■ Task requirements ■
Omit any picture, and return the remaining data exactly as written.

____ Data to use

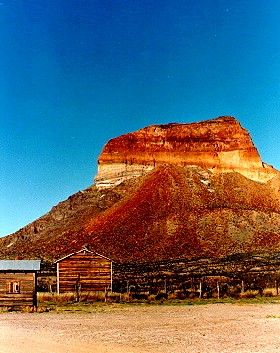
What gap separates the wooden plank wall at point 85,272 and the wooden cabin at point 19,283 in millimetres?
10707

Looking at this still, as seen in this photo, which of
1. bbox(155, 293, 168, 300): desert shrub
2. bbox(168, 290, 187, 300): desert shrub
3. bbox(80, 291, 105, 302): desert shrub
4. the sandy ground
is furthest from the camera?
bbox(168, 290, 187, 300): desert shrub

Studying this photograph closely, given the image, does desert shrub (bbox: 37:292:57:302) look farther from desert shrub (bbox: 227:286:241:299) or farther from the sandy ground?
desert shrub (bbox: 227:286:241:299)

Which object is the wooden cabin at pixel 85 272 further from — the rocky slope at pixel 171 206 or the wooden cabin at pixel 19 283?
the rocky slope at pixel 171 206

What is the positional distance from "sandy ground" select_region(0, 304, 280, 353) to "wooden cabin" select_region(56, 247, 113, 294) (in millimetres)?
10859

________

■ Correct result ■
What gap separates the wooden plank wall at point 85,272 and the wooden cabin at point 19,283 in millimetres?
10707

Looking at this still, as seen in this photo, which of
1. bbox(155, 293, 168, 300): desert shrub
2. bbox(168, 290, 187, 300): desert shrub
3. bbox(80, 291, 105, 302): desert shrub
4. the sandy ground
is furthest from the camera?
bbox(168, 290, 187, 300): desert shrub

Studying this photograph closely, given the image, does desert shrub (bbox: 37:292:57:302) look farther from desert shrub (bbox: 227:286:241:299) or farther from the sandy ground?
desert shrub (bbox: 227:286:241:299)

Which object is the wooden cabin at pixel 85 272 further from — the rocky slope at pixel 171 206 or the wooden cabin at pixel 19 283?
the rocky slope at pixel 171 206

What is the positional distance from "sandy ground" select_region(0, 304, 280, 353) to "wooden cabin" select_region(56, 247, 113, 294) (in millimetres)?
10859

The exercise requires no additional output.